* _本文抜粋_:
^^^^^^^^^^^^^^^^
特別な愛―。真紅の薔薇がもつ花言葉らしい。
この世界では、花にメッセージを込めることがある。贈与に、祝福に、そして求愛に。花は私たちの気持ちや感情を代弁し、その鮮やかな色合いと甘い香りでそれらを伝えてくれる。花はコミュニケーションの一部なのだ。
その日のカンプ・ノウの観客席には、小さな薔薇のブーケがあった。「特別な愛」を花言葉にもつその花が目撃されたのは、なんと世界的ダービーマッチである“エル・クラシコ"の当日。罵声が飛び交い、両者のプライドも激しくぶつかり合う場には上品すぎる。その薔薇には、誰のどんなメッセージが込められていたのだろうか。
実はこのクラシコの2日前、スペインの国民的歌手マノーロ・エスコバルさんが他界したのだ。エスコバルさんはスペイン歌謡の舞台で活躍し、バルセロナの熱狂的なサポーターでもあった。バルセロナから記念品を受け取ったこともあるという。
^^^^^^^^^^^^^^^^
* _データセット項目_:
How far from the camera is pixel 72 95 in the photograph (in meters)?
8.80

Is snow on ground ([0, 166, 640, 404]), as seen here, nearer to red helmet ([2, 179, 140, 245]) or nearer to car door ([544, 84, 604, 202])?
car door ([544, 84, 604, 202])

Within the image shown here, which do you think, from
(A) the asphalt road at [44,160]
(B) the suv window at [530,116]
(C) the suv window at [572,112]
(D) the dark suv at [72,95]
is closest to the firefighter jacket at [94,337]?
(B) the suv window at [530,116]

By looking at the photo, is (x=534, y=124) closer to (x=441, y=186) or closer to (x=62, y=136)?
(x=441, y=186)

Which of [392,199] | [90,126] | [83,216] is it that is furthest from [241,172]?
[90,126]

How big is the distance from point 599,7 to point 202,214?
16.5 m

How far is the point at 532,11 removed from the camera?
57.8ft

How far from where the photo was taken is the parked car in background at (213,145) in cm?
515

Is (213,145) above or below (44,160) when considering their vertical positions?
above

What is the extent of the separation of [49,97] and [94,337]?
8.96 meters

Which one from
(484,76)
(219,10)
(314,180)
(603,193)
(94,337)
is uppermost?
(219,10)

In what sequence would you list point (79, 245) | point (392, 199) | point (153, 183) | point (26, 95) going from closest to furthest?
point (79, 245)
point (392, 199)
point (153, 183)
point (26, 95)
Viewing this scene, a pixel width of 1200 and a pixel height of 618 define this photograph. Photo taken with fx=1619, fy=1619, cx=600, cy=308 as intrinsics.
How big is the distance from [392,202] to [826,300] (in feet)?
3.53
^^^^^^^^^^^^^^^^
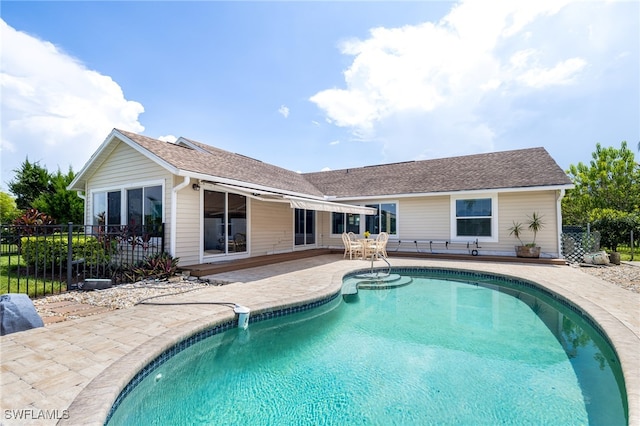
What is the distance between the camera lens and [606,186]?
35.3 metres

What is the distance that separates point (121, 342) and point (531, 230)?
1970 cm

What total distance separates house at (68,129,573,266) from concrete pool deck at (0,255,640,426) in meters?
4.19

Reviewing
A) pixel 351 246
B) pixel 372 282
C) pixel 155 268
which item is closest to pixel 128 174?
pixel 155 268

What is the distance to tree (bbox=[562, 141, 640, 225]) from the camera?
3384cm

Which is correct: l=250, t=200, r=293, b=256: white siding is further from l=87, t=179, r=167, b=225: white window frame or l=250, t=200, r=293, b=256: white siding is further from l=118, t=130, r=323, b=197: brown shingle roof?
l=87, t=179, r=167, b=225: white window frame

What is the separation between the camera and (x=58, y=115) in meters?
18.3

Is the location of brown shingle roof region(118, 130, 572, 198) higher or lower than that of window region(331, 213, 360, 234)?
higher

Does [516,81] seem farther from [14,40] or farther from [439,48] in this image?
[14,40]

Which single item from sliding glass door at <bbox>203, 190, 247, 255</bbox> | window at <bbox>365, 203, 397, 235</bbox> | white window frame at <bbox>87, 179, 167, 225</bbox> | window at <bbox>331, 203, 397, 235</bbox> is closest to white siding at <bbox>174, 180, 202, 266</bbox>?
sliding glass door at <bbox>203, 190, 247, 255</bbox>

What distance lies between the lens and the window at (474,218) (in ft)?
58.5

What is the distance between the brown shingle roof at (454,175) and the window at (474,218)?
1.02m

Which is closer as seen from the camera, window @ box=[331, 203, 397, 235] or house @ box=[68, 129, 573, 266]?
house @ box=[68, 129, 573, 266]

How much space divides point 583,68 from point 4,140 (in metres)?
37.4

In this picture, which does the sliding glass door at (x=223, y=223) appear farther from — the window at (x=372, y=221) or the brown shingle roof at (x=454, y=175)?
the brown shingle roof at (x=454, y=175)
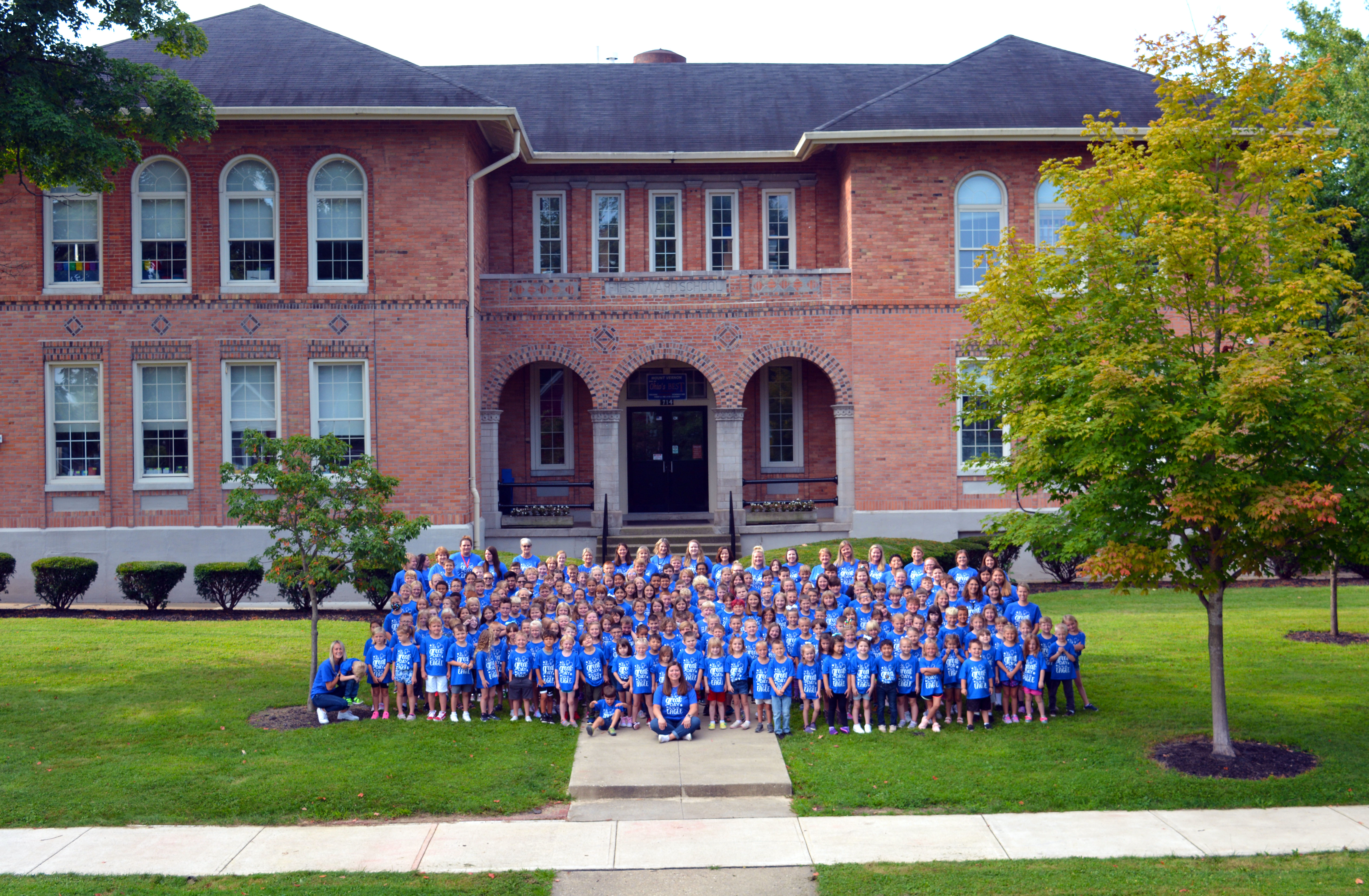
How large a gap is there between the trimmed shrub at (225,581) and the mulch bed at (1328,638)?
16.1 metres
^^^^^^^^^^^^^^^^
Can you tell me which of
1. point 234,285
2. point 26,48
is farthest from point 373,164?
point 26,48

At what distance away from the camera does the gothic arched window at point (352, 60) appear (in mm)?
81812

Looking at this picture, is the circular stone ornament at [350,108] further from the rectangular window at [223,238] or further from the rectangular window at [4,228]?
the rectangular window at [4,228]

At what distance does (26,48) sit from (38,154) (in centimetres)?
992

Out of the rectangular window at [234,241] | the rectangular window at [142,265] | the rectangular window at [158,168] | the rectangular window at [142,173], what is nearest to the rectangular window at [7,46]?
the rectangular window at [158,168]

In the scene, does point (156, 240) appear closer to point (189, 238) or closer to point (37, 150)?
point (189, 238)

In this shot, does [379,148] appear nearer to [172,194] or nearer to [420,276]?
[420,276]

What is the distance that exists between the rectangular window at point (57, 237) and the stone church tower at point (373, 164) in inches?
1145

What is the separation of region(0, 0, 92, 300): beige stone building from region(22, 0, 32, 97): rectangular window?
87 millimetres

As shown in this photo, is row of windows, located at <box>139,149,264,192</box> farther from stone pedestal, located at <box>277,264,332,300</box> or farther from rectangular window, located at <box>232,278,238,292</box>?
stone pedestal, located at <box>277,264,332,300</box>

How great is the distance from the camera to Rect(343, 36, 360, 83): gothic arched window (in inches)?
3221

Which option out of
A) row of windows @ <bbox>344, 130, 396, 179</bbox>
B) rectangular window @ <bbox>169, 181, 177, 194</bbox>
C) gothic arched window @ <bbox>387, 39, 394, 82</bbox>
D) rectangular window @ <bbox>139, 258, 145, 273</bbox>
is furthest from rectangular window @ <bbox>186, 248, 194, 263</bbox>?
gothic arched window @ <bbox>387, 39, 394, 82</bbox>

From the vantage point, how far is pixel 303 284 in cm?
^^^^^^^^^^^^^^^^
* _練習問題_:
a. 次の(i)〜(iii)が薔薇とクラシコの文章の内容と合うかどうかを、はい・いいえで答え、判断の根拠となる語句をそのまま引用してください。(i) マノーロ・エスコバルさんはクラシコの2日前に亡くなった。(ii) 小さな薔薇のブーケはカンプ・ノウの観客席にあった。(iii) エスコバルさんはバルセロナから記念品を受け取ったことが一度もない。
b. 薔薇とクラシコの文章を、最後の文の後から書き進めてください。
資料は薔薇とクラシコの文章とは別個のものです。

* _各課題の解答_:
a.
(i) はい。「実はこのクラシコの2日前、スペインの国民的歌手マノーロ・エスコバルさんが他界したのだ。」
(ii) はい。「その日のカンプ・ノウの観客席には、小さな薔薇のブーケがあった。」
(iii) いいえ。「バルセロナから記念品を受け取ったこともあるという。」

b.
エスコバルさんは大腸癌だった。最期を迎えたのは自宅だったようで、その病状から察するに、彼の居場所でもあるカンプ・ノウへはしばらく足を運ぶことができなかったと推測された。エスコバルさんは、カンプ・ノウに別れ告げることなくこの世から去ったのである。その胸中はさぞ無念であったに違いない。
そんなエスコバルさんの遺志を受け継いだ人がその日のカンプ・ノウにはいた。エスコバルさんの友人、ミジャさんである。ミジャさんはエル・クラシコのキックオフ前、カンプ・ノウのとある席で立ち止まる。そこは、エスコバルさんがカンプ・ノウを訪れた時に、必ず座るお決まりの特等席だった。
クラシコという戦いの前に手向けられた真紅の薔薇は、彼に親友による追悼のメッセージだった。